MATERIAL FOR THIS EXERCISE
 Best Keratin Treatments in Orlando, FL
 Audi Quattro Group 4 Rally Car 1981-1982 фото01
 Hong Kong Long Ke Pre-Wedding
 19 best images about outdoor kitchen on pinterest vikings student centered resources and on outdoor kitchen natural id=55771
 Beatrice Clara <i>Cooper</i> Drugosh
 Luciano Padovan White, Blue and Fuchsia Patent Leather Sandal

* * *

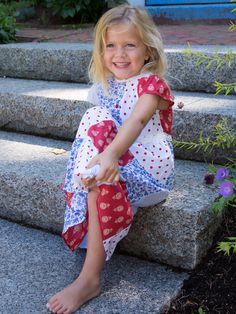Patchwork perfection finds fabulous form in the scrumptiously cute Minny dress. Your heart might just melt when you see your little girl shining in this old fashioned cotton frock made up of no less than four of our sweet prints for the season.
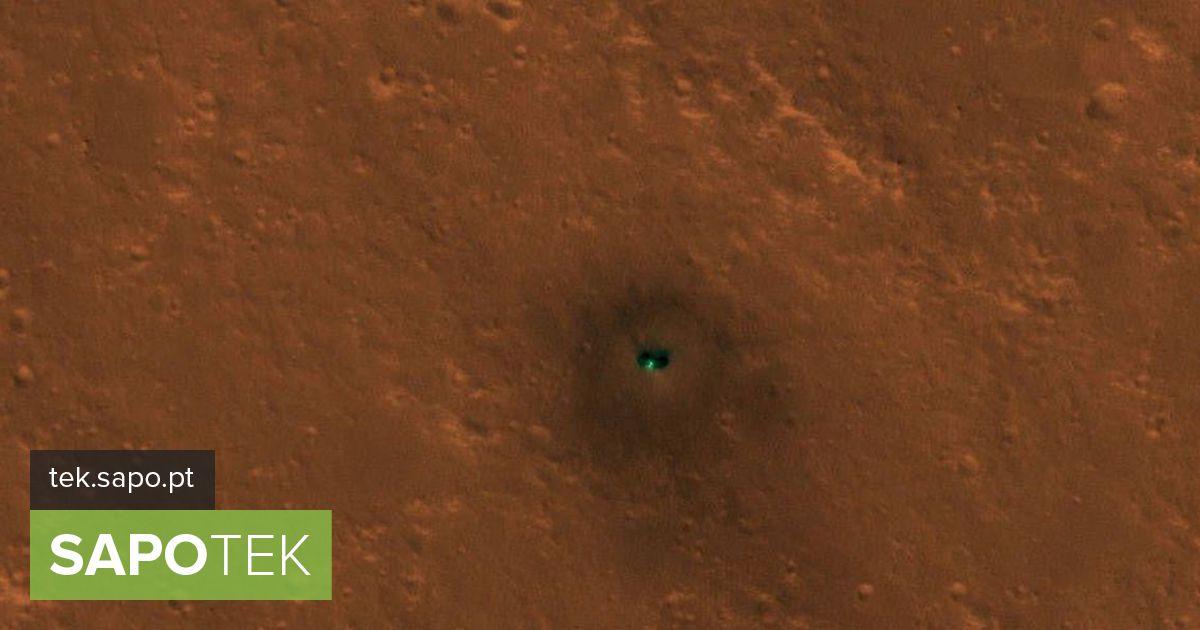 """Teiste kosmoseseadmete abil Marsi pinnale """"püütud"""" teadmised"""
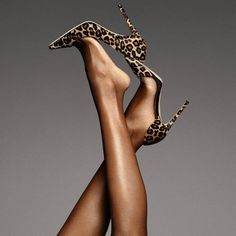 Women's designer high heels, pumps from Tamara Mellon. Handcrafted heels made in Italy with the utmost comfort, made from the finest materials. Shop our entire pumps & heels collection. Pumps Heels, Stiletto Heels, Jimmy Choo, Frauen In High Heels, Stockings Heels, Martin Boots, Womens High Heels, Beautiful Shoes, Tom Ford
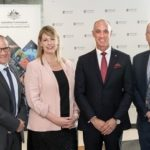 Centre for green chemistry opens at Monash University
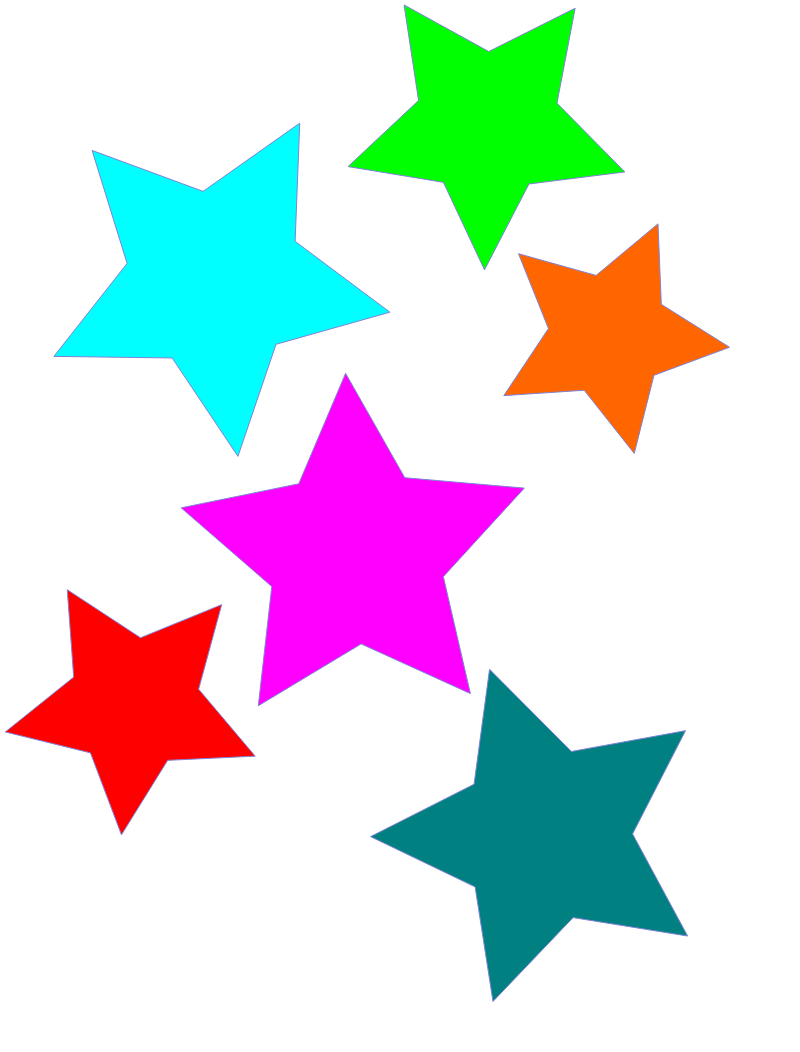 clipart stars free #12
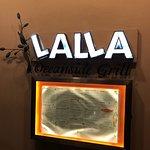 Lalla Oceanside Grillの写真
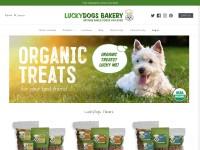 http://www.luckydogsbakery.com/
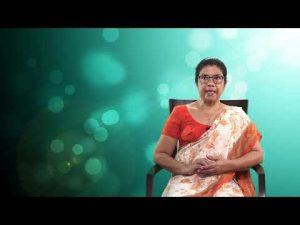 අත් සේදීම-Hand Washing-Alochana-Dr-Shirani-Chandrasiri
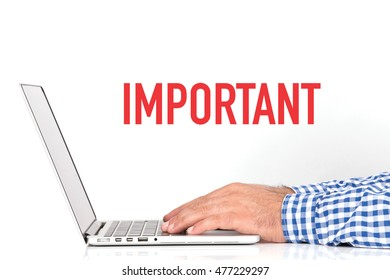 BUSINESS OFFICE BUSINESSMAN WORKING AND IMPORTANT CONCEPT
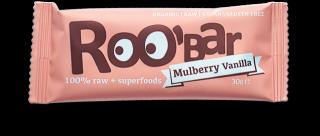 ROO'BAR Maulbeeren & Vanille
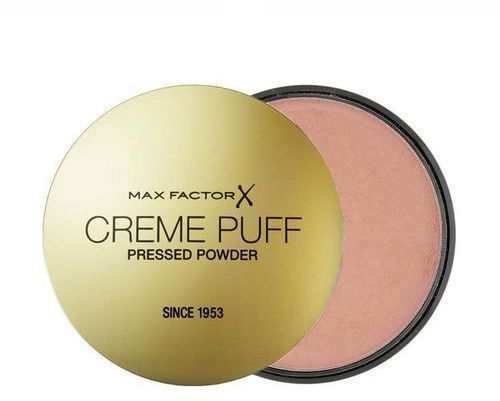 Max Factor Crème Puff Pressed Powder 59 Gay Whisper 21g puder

REQUIRED WORK
What you return must be the lines above that run from the line with "Best Keratin Treatments in Orlando, FL" to the line with "Luciano Padovan White, Blue", inclusive, each copied exactly.

RESULT BELOW
 Best Keratin Treatments in Orlando, FL
 Audi Quattro Group 4 Rally Car 1981-1982 фото01
 Hong Kong Long Ke Pre-Wedding
 19 best images about outdoor kitchen on pinterest vikings student centered resources and on outdoor kitchen natural id=55771
 Beatrice Clara <i>Cooper</i> Drugosh
 Luciano Padovan White, Blue and Fuchsia Patent Leather Sandal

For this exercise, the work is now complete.